#### Records for this exercise
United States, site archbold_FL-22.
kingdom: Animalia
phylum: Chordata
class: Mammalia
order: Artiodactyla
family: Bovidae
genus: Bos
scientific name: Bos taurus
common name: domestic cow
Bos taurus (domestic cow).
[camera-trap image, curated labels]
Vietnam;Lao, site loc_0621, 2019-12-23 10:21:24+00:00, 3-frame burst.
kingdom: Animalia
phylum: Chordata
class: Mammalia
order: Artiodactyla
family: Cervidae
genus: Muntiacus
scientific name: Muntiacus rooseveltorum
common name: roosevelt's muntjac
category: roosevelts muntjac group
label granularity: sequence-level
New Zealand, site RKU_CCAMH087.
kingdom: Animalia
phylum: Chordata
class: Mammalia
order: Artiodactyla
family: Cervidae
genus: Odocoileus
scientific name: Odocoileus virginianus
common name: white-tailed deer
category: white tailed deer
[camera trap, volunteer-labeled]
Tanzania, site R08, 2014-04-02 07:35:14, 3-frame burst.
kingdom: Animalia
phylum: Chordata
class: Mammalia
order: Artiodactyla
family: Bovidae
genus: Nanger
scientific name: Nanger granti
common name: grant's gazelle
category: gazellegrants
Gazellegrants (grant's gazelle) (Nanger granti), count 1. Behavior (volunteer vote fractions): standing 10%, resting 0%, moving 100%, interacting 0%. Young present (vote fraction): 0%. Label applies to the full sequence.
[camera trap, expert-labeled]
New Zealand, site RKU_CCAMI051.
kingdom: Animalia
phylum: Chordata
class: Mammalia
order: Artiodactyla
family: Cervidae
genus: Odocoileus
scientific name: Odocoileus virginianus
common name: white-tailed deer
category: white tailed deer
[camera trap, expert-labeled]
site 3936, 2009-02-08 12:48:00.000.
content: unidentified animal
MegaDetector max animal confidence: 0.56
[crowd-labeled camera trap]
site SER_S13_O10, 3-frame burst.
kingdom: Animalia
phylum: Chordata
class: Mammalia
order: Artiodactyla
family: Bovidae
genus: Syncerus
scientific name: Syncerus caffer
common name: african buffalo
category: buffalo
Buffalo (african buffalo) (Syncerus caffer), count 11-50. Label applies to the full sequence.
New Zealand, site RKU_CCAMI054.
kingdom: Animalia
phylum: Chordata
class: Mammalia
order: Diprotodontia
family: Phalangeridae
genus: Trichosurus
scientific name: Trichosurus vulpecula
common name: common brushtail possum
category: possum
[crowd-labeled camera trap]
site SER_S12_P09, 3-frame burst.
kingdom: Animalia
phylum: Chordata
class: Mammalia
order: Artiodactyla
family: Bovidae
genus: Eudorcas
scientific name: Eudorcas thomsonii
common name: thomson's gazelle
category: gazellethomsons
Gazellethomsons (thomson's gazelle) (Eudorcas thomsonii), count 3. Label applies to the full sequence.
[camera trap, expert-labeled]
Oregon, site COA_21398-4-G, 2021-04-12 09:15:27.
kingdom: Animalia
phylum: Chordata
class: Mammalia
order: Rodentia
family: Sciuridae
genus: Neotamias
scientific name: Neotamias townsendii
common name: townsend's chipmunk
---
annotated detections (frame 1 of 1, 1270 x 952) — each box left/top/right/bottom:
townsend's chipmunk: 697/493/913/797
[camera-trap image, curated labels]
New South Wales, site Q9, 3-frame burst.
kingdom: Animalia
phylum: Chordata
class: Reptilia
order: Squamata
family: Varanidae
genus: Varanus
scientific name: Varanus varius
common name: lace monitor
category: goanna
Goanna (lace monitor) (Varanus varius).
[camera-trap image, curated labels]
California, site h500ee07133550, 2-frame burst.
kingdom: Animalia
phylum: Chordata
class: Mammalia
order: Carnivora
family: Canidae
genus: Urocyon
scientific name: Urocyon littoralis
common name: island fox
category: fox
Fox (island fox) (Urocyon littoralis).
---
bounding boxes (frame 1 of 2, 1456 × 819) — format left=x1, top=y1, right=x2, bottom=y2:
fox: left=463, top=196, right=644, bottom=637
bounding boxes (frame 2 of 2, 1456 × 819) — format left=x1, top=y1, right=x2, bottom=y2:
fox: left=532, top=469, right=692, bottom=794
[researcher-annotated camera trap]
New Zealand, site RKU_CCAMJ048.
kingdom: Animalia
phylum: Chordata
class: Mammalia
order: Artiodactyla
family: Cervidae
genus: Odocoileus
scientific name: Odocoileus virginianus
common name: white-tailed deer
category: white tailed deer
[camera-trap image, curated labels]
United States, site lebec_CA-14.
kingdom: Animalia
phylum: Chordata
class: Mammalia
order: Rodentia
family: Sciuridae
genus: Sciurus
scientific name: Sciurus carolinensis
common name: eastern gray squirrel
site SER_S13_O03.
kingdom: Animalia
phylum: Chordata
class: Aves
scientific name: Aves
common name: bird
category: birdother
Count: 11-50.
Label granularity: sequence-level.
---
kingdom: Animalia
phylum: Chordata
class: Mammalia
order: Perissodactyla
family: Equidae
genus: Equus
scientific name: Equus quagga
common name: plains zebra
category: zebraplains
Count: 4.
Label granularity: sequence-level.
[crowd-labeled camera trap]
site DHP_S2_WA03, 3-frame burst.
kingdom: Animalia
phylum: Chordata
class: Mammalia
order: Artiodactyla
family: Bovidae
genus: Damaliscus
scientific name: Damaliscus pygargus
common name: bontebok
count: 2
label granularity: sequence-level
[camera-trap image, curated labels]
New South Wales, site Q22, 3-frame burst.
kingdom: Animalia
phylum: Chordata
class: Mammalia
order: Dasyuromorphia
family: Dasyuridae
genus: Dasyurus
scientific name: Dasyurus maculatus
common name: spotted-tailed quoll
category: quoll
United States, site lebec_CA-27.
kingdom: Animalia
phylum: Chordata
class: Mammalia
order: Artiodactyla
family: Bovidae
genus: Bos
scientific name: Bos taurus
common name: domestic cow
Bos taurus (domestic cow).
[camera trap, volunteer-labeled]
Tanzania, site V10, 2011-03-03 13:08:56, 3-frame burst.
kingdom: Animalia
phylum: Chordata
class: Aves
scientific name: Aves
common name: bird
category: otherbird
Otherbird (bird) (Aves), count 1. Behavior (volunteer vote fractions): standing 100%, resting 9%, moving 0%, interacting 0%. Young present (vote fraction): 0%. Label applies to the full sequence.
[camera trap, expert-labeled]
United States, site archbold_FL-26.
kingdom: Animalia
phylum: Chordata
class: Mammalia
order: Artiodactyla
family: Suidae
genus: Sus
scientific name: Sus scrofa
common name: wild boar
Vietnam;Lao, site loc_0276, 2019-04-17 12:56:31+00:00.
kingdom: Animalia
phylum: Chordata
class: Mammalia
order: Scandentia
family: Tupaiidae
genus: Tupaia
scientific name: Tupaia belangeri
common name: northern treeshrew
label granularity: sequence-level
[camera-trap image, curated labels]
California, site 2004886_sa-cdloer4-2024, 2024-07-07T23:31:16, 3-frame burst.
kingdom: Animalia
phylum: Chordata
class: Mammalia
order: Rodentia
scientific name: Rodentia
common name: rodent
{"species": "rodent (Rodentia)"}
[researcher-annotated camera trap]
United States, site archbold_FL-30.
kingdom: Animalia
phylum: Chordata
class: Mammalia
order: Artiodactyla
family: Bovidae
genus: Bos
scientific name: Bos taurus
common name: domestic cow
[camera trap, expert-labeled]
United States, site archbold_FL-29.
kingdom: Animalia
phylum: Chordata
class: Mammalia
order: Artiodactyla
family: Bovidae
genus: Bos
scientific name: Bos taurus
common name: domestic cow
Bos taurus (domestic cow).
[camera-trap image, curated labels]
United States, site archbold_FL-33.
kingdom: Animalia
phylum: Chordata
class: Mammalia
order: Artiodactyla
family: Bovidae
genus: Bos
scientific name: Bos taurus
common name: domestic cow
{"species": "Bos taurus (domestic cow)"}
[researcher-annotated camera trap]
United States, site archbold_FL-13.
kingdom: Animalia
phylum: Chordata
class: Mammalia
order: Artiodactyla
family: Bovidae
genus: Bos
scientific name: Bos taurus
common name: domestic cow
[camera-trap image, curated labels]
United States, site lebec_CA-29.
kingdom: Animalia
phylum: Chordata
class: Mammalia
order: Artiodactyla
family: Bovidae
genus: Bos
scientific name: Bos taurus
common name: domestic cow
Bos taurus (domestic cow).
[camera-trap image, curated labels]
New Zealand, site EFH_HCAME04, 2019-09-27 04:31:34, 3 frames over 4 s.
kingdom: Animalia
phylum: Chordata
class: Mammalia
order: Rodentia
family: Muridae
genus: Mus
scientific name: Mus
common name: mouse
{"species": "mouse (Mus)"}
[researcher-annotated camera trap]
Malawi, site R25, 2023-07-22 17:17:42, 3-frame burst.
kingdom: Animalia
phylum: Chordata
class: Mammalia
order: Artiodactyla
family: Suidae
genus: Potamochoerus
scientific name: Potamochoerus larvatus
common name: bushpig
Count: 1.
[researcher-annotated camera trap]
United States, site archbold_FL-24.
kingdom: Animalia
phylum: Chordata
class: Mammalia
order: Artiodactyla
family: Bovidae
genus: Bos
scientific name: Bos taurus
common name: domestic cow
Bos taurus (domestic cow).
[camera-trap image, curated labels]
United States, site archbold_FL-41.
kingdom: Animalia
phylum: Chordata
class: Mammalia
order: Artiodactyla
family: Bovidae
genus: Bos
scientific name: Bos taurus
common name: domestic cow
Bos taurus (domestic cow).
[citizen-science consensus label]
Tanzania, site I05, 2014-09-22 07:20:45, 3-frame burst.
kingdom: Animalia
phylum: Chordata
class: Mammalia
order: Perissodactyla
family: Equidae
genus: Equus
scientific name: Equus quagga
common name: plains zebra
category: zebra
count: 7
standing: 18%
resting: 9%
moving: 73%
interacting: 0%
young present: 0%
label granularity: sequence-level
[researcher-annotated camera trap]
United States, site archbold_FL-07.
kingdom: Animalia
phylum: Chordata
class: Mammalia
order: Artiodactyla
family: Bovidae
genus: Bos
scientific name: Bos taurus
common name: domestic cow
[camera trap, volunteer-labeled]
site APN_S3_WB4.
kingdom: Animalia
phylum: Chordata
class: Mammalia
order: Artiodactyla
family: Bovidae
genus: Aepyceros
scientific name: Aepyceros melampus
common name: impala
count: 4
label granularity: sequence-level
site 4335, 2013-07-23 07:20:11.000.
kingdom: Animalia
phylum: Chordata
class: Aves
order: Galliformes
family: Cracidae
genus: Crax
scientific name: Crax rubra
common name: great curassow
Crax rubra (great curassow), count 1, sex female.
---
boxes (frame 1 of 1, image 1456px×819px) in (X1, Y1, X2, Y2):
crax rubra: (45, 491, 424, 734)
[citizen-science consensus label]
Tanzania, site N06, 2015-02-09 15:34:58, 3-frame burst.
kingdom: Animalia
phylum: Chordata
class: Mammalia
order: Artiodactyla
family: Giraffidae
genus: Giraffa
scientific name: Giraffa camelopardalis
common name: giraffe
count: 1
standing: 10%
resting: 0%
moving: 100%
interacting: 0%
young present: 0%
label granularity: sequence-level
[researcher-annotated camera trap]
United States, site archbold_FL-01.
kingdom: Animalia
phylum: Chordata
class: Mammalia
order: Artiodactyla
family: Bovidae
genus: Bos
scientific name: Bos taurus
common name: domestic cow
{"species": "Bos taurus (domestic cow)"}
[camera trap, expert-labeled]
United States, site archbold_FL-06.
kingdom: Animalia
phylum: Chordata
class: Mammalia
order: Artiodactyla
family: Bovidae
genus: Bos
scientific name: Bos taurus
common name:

#### Directions
The lines you need are those containing "South"; find them in the records and copy them.

#### Solved problem
New South Wales, site Q9, 3-frame burst.
New South Wales, site Q22, 3-frame burst.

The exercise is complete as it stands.